First is a review article by Vicki L. McWilliam, MND, PhD and colleagues who provide an excellent overview of the natural history of tree nut allergy. Tree nuts are common causes of food-related allergic reactions and anaphylaxis. Clinical resolution of tree nut allergy is thought to be low, yet studies of the natural history of tree nut allergy are limited. This review summarizes the available literature regarding tree nut allergy prevalence and natural history and discusses emerging diagnostic and prognostic developments that can inform clinical management.
This month's CME review article by John Andrew Bird, MD and Julia E.M. Upton, MD, MPH describes factors to be considered when contemplating oral food challenges used for the definitive diagnosis of food allergy.

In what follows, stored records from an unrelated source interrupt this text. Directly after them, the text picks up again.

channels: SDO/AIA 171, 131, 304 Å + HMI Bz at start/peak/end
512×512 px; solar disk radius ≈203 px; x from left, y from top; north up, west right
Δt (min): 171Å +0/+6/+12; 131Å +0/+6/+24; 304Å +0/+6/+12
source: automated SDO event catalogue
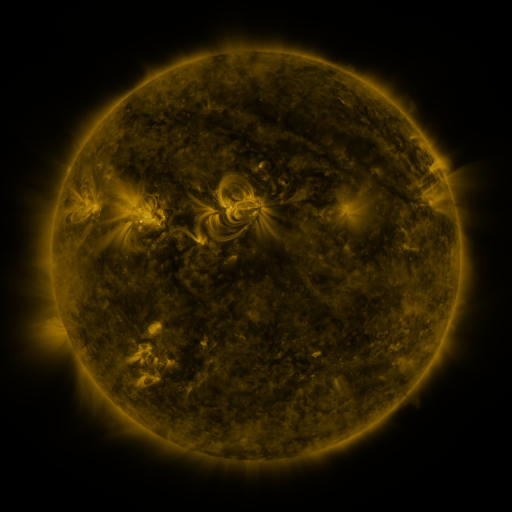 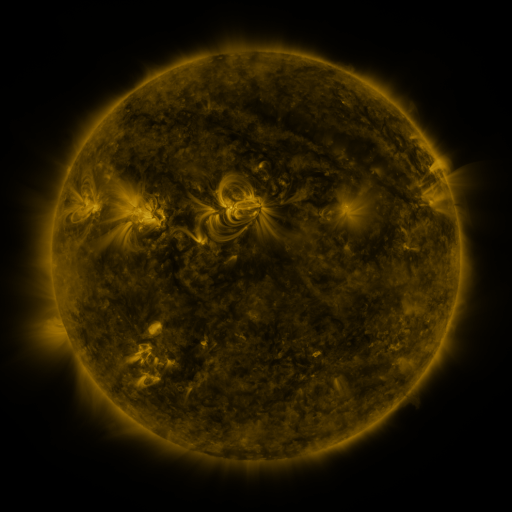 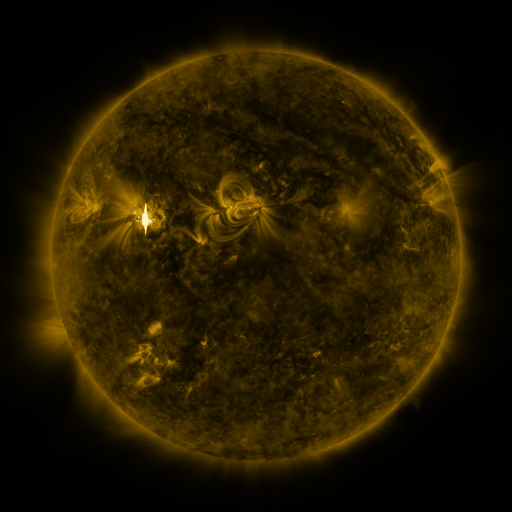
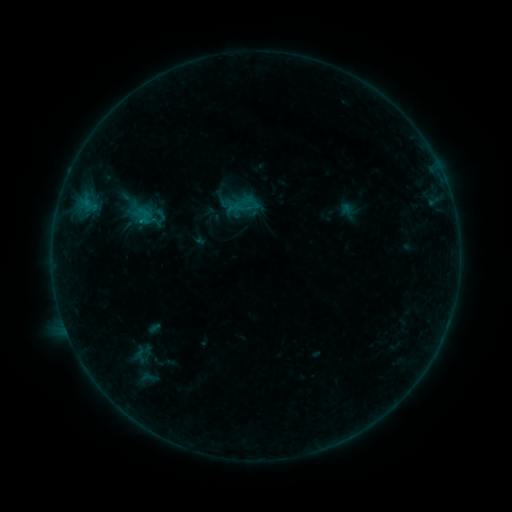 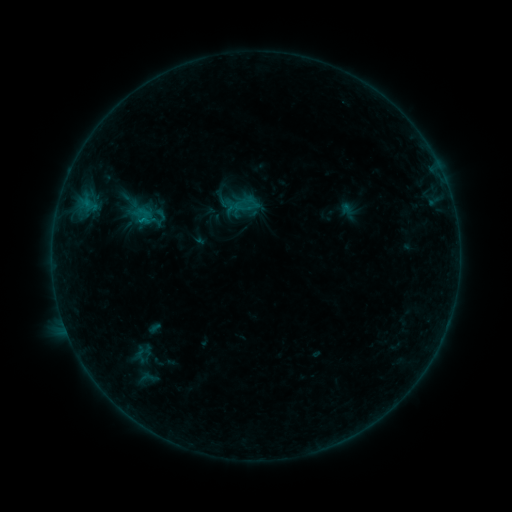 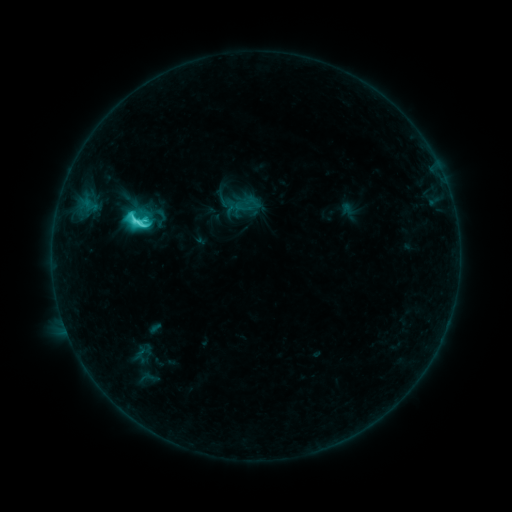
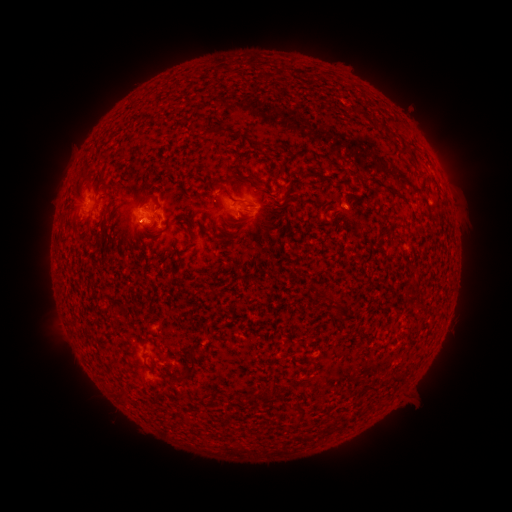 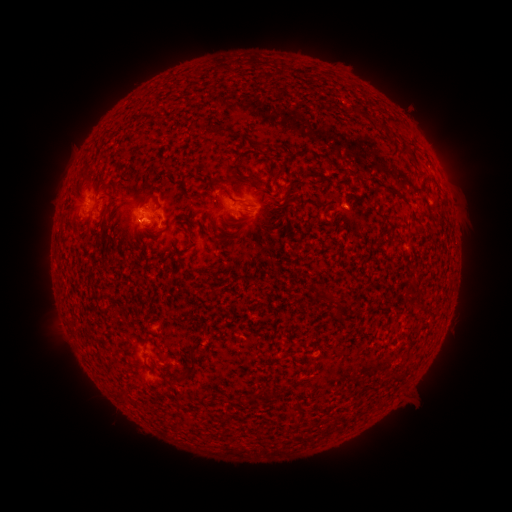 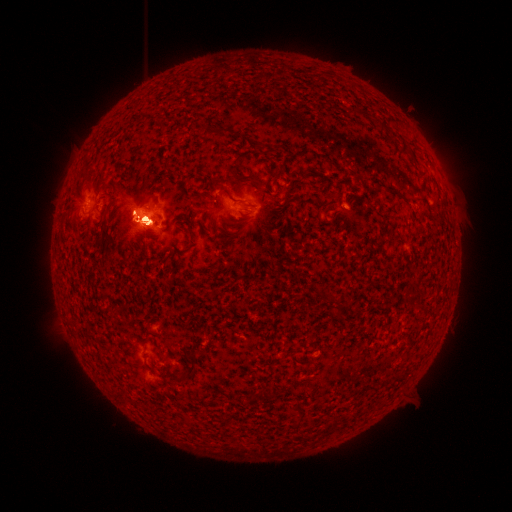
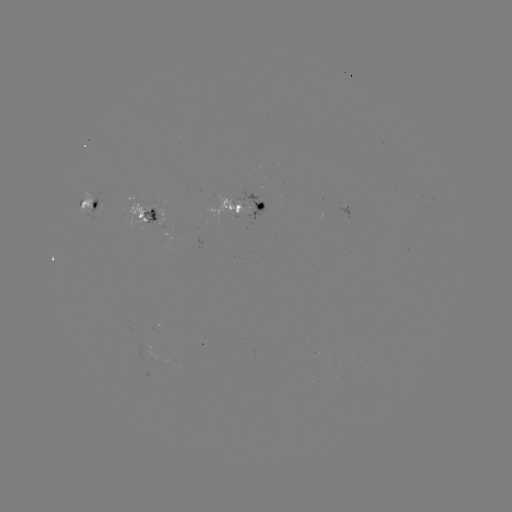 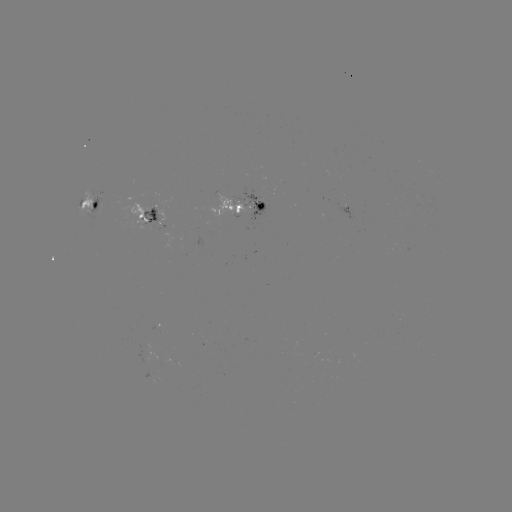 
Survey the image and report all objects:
M9.3 flare: (142, 222)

Risk and benefit assessment guide the oral food challenge procedure. The conduct of oral food challenges is influenced by multiple factors including age, the specific food to be tested, and the goal of the challenge. This article reinforces special considerations when offering and conducting oral food challenges.
Another feature that we showcase in Annals is our Perspectives. These are short, impactful pieces that provide an evidence-based opinion from the authors on topics of interest and importance to all of us. In particular, I would call your attention to the perspective on fatal food anaphylaxis by Stacy Dorris, MD. The development of a new online national database on food anaphylaxis deaths is presented and its value discussed. I encourage you to read it carefully and to participate if, God forbid, you have had patients in this category.
I hope you have some time to peruse your May edition of the Annals of Allergy, Asthma and Immunology. We want to be supportive in any way possible as we band together to come back from the effects of this pandemic. Let's keep looking out for one another and our collective patient population – it's what we do best!